## WHAT TO DO
In the records below, reproduce the lines word for word, starting at the line that contains "How much distance" and continuing through the final line of the records.

Saved data entries:
______

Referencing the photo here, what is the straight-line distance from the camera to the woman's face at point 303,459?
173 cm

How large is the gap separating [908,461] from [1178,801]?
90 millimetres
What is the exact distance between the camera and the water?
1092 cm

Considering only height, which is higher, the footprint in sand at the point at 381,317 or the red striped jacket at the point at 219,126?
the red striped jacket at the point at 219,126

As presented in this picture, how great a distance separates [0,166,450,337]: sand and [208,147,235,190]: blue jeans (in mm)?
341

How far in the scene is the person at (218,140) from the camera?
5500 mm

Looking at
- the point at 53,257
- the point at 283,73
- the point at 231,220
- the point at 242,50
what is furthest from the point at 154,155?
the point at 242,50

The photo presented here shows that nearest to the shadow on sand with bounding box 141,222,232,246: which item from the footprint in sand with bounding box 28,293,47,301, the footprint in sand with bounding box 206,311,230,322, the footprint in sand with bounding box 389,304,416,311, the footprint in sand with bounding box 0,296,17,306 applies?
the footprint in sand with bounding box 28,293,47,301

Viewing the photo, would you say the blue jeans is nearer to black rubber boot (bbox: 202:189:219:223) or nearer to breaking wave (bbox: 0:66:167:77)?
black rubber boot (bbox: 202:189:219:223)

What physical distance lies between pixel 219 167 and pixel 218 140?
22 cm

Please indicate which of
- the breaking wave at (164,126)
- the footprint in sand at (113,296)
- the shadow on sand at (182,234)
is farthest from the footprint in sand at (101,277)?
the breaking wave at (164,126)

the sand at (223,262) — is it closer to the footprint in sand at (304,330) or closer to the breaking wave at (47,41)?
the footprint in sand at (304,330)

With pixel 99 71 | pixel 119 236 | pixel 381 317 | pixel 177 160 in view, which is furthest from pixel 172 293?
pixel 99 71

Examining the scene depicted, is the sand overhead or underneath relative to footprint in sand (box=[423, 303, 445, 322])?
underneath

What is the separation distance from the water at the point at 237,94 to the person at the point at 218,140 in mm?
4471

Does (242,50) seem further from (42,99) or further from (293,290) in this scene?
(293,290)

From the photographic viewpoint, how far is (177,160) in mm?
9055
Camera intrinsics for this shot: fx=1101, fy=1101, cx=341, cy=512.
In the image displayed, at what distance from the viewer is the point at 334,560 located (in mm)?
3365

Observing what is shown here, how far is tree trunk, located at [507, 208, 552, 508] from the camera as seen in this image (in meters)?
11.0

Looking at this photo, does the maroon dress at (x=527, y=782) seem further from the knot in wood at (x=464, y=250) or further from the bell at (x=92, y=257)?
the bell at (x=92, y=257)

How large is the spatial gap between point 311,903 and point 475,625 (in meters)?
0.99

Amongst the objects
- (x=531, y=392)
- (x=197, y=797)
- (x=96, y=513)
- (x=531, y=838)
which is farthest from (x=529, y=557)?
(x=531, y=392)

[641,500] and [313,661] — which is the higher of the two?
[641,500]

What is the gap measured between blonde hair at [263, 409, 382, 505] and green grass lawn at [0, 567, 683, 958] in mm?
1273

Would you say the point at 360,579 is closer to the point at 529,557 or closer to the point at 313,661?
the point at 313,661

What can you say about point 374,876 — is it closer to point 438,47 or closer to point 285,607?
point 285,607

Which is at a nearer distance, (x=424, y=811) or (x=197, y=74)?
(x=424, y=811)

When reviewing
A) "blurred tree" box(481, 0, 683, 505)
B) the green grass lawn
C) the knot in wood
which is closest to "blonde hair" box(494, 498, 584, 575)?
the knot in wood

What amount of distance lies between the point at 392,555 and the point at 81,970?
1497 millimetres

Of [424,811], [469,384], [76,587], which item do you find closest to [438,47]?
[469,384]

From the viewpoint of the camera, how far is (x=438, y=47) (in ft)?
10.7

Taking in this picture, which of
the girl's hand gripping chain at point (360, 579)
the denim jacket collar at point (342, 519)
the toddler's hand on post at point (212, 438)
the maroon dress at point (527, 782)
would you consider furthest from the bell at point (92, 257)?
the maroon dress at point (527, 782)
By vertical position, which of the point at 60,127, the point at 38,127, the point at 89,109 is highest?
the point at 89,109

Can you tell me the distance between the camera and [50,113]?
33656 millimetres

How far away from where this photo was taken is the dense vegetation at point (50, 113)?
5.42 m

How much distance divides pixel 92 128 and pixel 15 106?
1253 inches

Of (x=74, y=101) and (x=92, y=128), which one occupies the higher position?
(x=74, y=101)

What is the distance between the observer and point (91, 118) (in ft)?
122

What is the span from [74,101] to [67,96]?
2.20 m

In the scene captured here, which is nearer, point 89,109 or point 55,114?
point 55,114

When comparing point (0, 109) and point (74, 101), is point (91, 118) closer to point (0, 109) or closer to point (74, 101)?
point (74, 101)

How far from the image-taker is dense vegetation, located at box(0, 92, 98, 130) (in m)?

______

## WRITTEN SOLUTION
How much distance divides pixel 92 128 and pixel 15 106?
1253 inches

Of (x=74, y=101) and (x=92, y=128), which one occupies the higher position?
(x=74, y=101)

What is the distance between the observer and point (91, 118) (in ft)?
122

What is the span from [74,101] to [67,96]?
2.20 m

In the scene captured here, which is nearer, point 89,109 or point 55,114?
point 55,114

When comparing point (0, 109) and point (74, 101), is point (91, 118) closer to point (0, 109) or closer to point (74, 101)?
point (74, 101)

How far from the image-taker is dense vegetation, located at box(0, 92, 98, 130) (in m)?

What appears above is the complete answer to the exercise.